14126.fb2
Мать просительно заглянула Мане в лицо. Значит, на детективчик ее способностей должно как раз хватить?.. Очень лестно... Она сочинила убийство... Бум, бум, бум - и романчик поспел к столу... Прямо с пылу с жару...
Маша пожала плечами.
- Ты неохотно даешь руку, - заметил когда-то Вовка. - Лошадка необъезженная... Автономная республика. Нельзя прожить жизнь застегнутой на все пуговицы. И спать со мной ты упорно отказываешься. А почему? С твоим характером будет трудно выйти замуж.

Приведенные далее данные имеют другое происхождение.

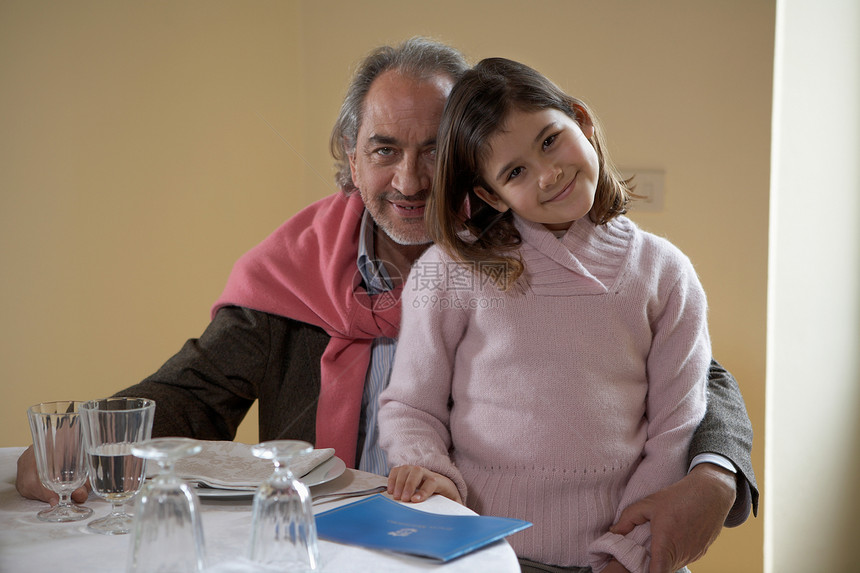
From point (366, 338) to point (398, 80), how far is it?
514 millimetres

Он ошибся. Вот только для чего Маньке нужно это замужество? Может быть, действительно стоило остаться одной навсегда? И продолжать тщетно и отчаянно скрываться от непонятного ей далекого мира.
Иногда ей казалось, что до рождения Антошки она просто не жила, а пребывала в каком-то полусне. И потом словно родилась второй раз... Вместе с ним. А как и для чего прожила первую жизнь, почему умерла и для чего собирается прожить новую? И вообще это не по библейским законам: откуда это у нее такие бредовые, кощунственные мысли, что за фэнтази - две жизни, второе существование, второе рождение? Но каждый новый ребенок - это возможность прожить еще одну жизнь вместе с ним с самого начала, вторую, третью, четвертую... Пройти по Земле немного другим путем. Маша чувствовала правдивость своих домыслов.

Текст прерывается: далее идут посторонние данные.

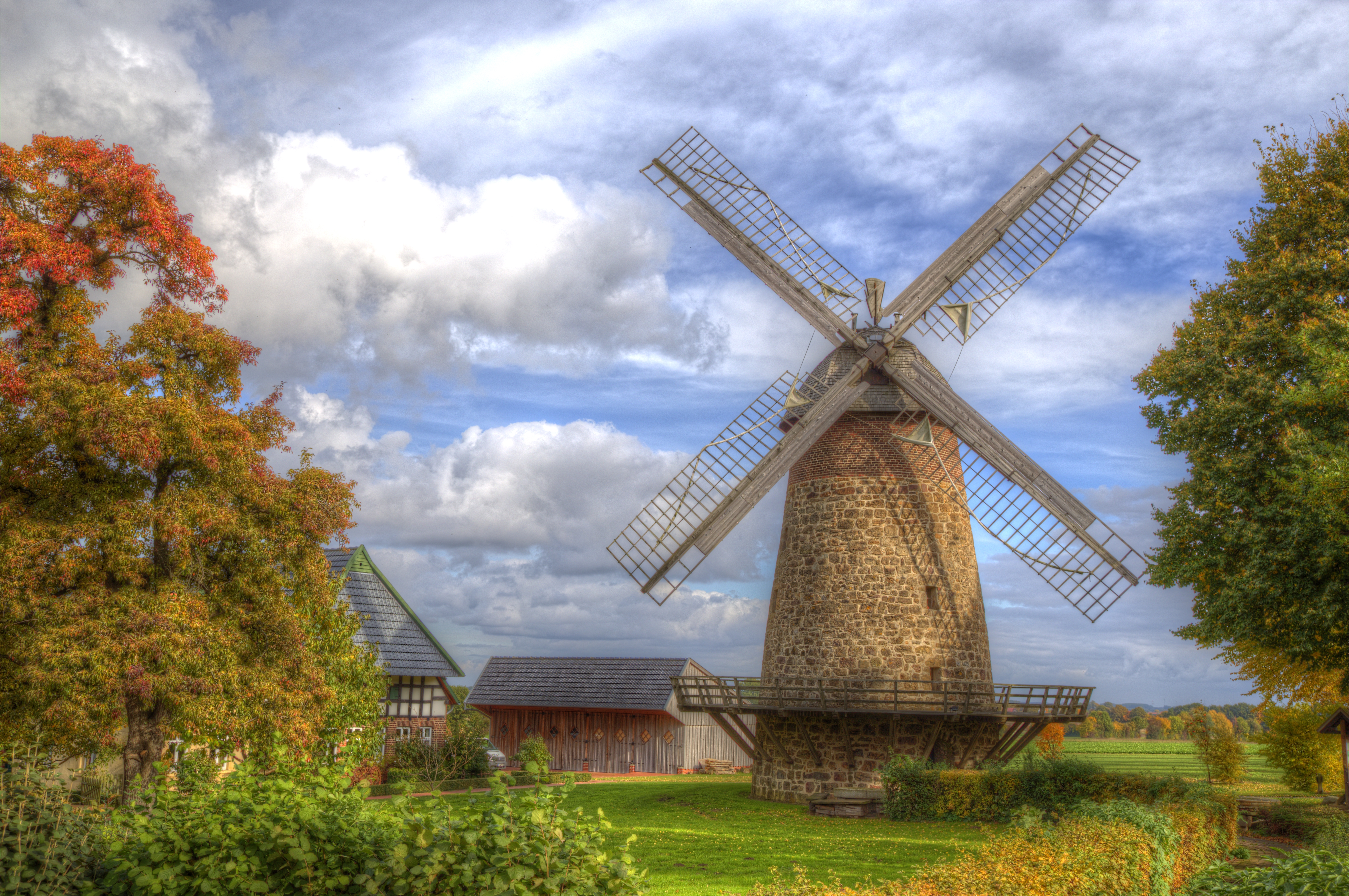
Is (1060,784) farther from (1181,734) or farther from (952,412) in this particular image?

Она решила так и поступать, наделать себе много новых "антошек", а для продолжения вереницы родить девочку. Хотя с деньгами у них в семье вечный напряг.
- Переморгаем! - снова весело согласился Закалюкин. - Рожай до кучи, раз тебе это занятие нравится.

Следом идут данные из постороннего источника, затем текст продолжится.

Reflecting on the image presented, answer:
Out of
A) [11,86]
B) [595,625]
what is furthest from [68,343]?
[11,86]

Только девочка, едва родившись, умерла по непонятным врачам причинам. У нее были такие крохотные пальчики...
- Я говорила, что нужно было сделать аборт! - заявила свое излюбленное с трагической интонацией Инна Иванна.
Совершенно обезволевшая Маша долго билась в слезах по вечерам на диване, без конца повторяя:
- Моя рыженькая!..
Девочка очень напоминала рыжеватого Закалюкина.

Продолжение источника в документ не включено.